In case you didn’t already know, copy editors have a superhuman attention to detail. They have to. It’s integral to their job. And this attention to detail comes through strongest in the form of consistency. I, it turns out, am not the most grammatically consistent writer in the world. I’ve always prided myself on a strong attention to these kinds of details, and yet it was only with the help of St. Martin’s copy editor that I realized, for instance, that I’d written the time as “3:21 a.m.” in one chapter and “one thirty a.m.” in another. Shame on me! And good catch, copy editor!
They also have to be big-time sticklers to whatever dictionary and style manual is consistently used at their publishing house. (In this case, it was Webster’s Eleventh New Collegiate Dictionary and Chicago Manual of Style, 16th Edition.) And sometimes that’s at odds with how properly you thought you wrote your novel. For instance, did you know “air-conditioning” is hyphenated, not two separate words? I didn’t, but I do now! Changes like that to the manuscript don’t bother me one bit. Neither do the new-to-me hyphenating of “stained-glass” or the non-hyphenating of “semiautomatic.” I chalk it up to a learning experience.
However — and I cannot stress this enough — it will be a cold day in Hell before I spell “goodbye” as “good-bye!” Yes, I know it’s hyphenated in many dictionaries, if not all of them, but no. Just no. It doesn’t read right to me. It looks ridiculous. But it’s the copy editor’s job to propose the change regardless of my own pet peeves. Luckily, you get to refuse any copyedits you don’t agree with. When that happens, you write (also in pencil, but a different colored one from the copy editor’s) the word “STET” next to it. And so I stetted the shit out of every change of “goodbye” to “good-bye.” Sorry, Webster’s Eleventh New Collegiate Dictionary. And just to rub it in, I’m also keeping it as “website” instead of “Web site.” Chew on that!
Remember what I said about consistency? Man, you have no idea. Put a comma before one instance of the word “too” or “either,” and suddenly there has to be a comma before every instance of the word, whether it’s internal or terminal. I understand the instinct, believe me, but it doesn’t work for me any more than “good-bye” does. When it comes to commas before “too” or “either,” for me it’s all about how the sentence sounds. If a pause sounds natural in that spot, then sure. Otherwise, no. I’m sure that kind of inconsistency must drive copy editors crazy. Alas, all I can do is apologize on behalf of all of us artsy types who think the rules should only apply if they feel right in the moment.
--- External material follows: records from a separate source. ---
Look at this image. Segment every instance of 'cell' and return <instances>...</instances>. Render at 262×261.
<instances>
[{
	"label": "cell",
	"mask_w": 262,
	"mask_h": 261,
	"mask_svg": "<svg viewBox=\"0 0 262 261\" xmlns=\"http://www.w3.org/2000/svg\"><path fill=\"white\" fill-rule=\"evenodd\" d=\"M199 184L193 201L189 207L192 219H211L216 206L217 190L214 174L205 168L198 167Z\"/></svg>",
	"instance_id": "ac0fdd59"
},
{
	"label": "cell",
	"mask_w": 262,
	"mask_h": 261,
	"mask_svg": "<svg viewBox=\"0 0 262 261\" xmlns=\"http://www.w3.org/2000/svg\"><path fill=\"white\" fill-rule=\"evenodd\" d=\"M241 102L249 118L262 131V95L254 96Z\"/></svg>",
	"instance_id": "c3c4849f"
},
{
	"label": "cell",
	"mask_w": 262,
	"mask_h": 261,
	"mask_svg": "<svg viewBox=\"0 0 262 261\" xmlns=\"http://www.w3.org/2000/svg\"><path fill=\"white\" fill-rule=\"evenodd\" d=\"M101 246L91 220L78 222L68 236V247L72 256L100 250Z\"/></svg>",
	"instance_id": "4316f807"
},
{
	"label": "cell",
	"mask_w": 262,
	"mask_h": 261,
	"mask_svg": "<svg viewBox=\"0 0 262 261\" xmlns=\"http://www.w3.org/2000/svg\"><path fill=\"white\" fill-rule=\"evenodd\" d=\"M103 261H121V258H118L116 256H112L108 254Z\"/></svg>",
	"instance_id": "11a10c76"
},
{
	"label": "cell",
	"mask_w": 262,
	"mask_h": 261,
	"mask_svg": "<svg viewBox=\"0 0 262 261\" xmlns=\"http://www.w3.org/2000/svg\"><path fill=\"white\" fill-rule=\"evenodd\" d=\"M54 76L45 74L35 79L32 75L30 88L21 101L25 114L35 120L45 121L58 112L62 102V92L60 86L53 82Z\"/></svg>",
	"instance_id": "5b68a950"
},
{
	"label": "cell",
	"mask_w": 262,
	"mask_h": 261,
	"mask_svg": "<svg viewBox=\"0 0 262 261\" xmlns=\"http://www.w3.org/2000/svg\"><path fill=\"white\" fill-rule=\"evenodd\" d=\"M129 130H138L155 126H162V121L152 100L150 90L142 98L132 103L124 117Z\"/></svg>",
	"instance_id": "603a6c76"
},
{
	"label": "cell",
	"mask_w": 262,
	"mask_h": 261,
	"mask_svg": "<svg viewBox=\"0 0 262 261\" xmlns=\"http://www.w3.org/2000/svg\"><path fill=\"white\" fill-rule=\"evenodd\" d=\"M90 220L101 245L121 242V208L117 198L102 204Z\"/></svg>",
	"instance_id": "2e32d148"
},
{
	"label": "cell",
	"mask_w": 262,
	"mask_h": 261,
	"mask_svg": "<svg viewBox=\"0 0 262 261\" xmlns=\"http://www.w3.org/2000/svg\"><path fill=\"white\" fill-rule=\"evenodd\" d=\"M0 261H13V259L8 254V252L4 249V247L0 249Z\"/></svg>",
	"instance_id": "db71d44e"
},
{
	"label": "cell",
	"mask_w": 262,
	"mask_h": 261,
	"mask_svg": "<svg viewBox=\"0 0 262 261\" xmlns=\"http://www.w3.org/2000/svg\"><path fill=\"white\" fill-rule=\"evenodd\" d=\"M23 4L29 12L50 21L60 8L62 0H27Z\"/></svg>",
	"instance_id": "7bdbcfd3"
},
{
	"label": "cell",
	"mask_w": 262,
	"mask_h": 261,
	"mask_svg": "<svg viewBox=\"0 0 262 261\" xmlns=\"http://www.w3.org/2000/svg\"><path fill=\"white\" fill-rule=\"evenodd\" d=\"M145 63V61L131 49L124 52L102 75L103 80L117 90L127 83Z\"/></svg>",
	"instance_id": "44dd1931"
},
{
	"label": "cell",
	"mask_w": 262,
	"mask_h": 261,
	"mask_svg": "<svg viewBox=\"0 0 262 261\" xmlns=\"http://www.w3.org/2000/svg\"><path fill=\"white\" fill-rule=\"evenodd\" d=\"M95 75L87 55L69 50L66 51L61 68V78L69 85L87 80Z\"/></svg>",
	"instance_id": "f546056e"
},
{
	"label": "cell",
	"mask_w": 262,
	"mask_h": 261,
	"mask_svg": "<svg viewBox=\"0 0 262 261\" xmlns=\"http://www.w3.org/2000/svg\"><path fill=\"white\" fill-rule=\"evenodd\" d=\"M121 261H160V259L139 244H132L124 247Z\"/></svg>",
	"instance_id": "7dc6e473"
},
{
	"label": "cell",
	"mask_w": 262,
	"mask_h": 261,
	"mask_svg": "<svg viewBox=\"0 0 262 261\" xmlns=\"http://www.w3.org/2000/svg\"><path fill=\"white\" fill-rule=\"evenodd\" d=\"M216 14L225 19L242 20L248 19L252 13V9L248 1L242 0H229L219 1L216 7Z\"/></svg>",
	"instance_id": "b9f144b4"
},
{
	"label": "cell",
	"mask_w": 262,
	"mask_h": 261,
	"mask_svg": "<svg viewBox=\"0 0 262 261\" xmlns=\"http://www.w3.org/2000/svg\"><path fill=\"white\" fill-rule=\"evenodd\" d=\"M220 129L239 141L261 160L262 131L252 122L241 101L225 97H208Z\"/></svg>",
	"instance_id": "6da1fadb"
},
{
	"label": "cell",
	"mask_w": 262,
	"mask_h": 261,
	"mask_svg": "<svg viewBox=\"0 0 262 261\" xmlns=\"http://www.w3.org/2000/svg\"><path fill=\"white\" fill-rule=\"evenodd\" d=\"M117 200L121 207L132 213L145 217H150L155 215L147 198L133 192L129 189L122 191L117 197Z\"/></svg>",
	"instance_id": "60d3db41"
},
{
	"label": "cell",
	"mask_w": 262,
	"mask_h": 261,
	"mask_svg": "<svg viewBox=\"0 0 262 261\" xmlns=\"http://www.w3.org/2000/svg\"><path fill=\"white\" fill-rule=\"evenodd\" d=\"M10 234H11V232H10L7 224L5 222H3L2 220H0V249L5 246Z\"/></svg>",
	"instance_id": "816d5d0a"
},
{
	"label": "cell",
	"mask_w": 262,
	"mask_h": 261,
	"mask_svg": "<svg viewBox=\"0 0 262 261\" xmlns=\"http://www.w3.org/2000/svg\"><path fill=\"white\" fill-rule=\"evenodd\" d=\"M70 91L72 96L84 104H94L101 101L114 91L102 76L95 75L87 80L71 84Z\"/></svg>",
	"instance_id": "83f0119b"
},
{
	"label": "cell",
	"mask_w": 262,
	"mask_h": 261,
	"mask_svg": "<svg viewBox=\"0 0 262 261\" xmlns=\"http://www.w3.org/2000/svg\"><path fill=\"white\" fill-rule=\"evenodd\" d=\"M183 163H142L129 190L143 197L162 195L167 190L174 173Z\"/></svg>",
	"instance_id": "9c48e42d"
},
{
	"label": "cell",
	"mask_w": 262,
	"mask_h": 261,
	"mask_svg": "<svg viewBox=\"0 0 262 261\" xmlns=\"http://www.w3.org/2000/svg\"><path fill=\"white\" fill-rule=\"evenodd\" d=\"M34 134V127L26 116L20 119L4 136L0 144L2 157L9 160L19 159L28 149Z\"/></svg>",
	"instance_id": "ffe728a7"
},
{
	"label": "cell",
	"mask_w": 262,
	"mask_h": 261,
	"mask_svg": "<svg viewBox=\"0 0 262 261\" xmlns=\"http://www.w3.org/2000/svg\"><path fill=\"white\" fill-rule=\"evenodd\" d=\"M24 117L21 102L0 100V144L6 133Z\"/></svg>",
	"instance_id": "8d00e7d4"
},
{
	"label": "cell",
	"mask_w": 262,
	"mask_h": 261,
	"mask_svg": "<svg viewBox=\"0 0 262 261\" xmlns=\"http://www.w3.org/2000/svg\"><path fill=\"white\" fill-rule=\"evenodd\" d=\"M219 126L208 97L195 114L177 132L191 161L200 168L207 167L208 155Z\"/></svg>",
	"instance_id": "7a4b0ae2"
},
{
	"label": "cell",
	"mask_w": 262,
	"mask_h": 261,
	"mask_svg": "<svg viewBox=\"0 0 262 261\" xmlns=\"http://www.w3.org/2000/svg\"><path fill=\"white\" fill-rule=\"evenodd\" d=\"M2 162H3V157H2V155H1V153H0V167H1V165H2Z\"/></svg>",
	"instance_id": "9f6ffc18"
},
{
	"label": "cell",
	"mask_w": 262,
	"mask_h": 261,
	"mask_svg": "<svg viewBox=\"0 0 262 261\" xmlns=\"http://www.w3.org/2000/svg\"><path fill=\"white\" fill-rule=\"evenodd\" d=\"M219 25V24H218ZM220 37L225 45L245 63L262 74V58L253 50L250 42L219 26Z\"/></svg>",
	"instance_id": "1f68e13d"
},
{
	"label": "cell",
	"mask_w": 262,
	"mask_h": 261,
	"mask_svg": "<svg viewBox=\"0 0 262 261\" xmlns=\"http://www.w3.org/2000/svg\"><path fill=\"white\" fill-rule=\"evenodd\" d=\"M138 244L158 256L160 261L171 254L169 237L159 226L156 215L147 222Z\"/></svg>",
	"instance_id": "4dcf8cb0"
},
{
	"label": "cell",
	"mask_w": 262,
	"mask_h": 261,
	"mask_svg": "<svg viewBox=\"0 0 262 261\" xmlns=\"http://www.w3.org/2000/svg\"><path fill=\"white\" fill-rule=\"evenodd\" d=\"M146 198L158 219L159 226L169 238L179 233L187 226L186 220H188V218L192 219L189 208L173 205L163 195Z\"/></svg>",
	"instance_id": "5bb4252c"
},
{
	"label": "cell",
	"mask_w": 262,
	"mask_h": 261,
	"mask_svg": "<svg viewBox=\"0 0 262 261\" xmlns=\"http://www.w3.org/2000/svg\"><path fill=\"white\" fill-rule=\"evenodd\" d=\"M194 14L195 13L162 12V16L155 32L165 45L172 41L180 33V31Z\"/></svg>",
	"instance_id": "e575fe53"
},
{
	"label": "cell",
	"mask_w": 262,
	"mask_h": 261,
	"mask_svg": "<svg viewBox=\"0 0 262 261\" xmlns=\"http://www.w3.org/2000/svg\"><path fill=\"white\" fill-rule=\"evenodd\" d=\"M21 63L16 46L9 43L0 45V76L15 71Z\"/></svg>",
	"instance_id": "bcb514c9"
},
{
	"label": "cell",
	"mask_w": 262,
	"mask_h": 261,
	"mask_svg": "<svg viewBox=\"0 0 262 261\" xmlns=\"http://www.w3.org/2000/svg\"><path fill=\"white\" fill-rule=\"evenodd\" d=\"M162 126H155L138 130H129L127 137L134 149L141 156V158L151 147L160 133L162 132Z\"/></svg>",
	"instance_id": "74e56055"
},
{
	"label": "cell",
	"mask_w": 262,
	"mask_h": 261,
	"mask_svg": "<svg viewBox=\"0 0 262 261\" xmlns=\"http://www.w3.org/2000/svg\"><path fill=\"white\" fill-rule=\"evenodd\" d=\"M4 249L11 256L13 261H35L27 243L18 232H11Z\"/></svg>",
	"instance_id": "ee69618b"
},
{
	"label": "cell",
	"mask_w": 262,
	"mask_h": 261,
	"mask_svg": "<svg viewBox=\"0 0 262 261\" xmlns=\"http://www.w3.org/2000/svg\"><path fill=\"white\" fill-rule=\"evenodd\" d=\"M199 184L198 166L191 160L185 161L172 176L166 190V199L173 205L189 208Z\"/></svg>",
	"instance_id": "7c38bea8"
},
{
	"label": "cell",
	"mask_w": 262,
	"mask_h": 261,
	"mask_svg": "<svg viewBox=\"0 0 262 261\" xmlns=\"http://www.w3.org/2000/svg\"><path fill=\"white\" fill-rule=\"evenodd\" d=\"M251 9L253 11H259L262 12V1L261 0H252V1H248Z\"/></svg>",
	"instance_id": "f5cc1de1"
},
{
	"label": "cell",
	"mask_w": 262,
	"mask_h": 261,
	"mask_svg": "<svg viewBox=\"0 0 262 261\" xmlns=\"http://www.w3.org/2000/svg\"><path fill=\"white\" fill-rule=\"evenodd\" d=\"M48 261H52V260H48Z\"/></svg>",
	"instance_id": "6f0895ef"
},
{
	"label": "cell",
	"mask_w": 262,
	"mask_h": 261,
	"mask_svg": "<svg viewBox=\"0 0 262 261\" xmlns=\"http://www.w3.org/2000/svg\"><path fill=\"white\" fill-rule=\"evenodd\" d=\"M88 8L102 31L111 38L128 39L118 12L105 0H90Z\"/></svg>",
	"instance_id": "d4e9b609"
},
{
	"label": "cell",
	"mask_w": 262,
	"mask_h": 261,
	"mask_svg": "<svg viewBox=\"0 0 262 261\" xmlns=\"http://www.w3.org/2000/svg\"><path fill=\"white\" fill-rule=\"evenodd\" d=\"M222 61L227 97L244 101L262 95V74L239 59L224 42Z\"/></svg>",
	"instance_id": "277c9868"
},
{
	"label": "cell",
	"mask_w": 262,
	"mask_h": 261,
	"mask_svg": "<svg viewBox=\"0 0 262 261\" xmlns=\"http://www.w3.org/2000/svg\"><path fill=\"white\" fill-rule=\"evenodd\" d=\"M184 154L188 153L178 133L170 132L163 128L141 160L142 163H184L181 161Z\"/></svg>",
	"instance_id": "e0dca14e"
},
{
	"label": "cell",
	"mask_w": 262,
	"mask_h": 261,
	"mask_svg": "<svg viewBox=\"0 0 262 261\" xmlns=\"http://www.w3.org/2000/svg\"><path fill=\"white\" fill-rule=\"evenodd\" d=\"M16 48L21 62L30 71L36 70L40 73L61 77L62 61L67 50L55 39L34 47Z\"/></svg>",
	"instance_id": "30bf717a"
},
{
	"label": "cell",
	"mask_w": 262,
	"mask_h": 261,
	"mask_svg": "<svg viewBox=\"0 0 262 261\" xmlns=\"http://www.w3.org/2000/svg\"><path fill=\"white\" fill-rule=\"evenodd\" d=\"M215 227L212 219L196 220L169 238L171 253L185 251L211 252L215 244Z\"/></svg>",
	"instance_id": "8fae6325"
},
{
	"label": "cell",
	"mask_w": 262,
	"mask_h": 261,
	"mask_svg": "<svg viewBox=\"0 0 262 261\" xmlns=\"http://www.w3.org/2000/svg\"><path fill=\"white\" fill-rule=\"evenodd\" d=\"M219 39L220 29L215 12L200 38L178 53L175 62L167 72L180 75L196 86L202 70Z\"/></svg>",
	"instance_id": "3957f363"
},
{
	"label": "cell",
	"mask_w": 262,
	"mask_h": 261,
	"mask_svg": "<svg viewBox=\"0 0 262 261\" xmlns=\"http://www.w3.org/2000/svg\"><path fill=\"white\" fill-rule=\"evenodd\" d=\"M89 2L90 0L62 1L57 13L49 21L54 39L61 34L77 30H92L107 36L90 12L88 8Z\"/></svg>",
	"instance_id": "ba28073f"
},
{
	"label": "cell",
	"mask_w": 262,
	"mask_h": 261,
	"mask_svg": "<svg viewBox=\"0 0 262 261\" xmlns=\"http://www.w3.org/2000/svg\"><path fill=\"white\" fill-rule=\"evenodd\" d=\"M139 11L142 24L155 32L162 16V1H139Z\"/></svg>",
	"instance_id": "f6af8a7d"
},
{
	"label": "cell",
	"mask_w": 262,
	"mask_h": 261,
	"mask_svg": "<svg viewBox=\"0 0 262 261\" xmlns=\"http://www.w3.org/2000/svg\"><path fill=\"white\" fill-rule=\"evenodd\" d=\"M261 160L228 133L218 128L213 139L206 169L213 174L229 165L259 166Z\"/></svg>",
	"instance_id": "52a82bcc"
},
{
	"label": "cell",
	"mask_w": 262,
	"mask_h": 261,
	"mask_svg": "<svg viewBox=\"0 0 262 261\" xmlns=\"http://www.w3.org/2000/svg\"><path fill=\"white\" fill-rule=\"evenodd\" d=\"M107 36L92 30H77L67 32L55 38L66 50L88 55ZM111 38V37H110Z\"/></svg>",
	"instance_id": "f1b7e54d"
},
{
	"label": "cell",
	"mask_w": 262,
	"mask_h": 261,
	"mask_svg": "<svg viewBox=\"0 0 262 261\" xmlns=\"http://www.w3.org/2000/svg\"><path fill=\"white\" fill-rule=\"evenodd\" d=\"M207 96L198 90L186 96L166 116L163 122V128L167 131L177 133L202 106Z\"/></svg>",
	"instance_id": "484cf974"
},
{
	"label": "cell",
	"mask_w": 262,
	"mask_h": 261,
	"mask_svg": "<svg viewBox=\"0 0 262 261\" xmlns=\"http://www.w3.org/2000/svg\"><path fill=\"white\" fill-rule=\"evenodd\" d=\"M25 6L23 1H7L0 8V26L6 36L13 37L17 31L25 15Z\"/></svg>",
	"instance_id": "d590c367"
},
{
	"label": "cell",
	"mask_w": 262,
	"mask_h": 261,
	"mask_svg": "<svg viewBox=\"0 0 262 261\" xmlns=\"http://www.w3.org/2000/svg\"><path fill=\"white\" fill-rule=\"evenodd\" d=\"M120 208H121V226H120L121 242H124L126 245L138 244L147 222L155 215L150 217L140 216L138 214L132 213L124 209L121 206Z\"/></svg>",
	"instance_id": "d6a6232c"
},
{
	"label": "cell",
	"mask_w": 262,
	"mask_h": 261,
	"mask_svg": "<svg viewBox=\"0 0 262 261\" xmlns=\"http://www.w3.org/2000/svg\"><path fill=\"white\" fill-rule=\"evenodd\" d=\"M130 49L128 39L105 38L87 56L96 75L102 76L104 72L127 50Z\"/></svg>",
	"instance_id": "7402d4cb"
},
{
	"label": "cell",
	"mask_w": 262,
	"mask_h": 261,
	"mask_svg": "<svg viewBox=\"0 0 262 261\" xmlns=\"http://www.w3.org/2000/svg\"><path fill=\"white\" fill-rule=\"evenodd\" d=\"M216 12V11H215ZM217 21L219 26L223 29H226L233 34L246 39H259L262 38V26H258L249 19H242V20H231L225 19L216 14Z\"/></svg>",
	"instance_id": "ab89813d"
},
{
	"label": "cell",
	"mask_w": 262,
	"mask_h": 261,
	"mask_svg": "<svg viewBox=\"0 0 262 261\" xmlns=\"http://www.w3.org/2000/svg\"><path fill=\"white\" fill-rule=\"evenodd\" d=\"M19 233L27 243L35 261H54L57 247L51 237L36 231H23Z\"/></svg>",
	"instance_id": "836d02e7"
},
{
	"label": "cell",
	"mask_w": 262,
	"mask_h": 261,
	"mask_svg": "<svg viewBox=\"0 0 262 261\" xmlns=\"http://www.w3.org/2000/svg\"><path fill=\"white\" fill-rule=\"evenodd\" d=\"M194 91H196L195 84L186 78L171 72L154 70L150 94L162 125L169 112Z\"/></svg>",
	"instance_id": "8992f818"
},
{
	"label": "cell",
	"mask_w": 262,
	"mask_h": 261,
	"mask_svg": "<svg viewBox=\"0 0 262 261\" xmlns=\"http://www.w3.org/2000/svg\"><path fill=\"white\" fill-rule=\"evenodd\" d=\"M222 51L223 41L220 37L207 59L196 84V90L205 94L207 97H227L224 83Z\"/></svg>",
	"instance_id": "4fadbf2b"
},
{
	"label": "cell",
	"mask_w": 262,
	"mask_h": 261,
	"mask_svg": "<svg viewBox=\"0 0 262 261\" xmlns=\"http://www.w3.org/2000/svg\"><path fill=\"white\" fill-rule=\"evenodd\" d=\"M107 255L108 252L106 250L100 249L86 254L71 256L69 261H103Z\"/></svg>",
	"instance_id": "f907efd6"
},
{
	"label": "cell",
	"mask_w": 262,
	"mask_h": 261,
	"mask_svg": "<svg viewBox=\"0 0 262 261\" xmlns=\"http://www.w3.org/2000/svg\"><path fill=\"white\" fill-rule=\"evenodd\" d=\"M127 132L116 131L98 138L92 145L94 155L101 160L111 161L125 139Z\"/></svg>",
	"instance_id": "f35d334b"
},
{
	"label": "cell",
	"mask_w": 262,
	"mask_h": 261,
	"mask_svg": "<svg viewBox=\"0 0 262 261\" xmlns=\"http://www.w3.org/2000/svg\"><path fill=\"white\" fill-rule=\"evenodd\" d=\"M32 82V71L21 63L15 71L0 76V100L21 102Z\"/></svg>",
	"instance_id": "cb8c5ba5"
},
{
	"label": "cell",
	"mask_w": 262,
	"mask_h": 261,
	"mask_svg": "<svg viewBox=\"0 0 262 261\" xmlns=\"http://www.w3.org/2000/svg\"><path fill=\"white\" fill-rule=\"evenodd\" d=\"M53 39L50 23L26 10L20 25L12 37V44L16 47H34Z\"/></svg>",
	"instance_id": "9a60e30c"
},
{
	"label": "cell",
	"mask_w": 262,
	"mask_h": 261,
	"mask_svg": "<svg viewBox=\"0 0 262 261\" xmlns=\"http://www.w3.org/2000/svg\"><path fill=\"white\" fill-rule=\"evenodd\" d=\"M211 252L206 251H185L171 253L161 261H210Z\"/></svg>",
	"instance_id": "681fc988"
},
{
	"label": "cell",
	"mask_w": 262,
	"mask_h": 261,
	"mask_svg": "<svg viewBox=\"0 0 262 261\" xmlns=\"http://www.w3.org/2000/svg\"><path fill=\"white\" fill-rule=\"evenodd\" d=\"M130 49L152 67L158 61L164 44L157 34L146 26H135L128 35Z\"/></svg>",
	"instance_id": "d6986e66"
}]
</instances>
In the end, reviewing the copyedits was a quick, painless experience, and even a little fun. But more than that, it left me with the confidence that the novel will be that much better for having caught the typos and cleaned up the spelling or grammatical inconsistencies that might have knocked a reader out of the story. Instead, it’ll be a smoother experience now. For that, and all the hard work they do to make authors look good, I tip my hat to the copy editors of the world.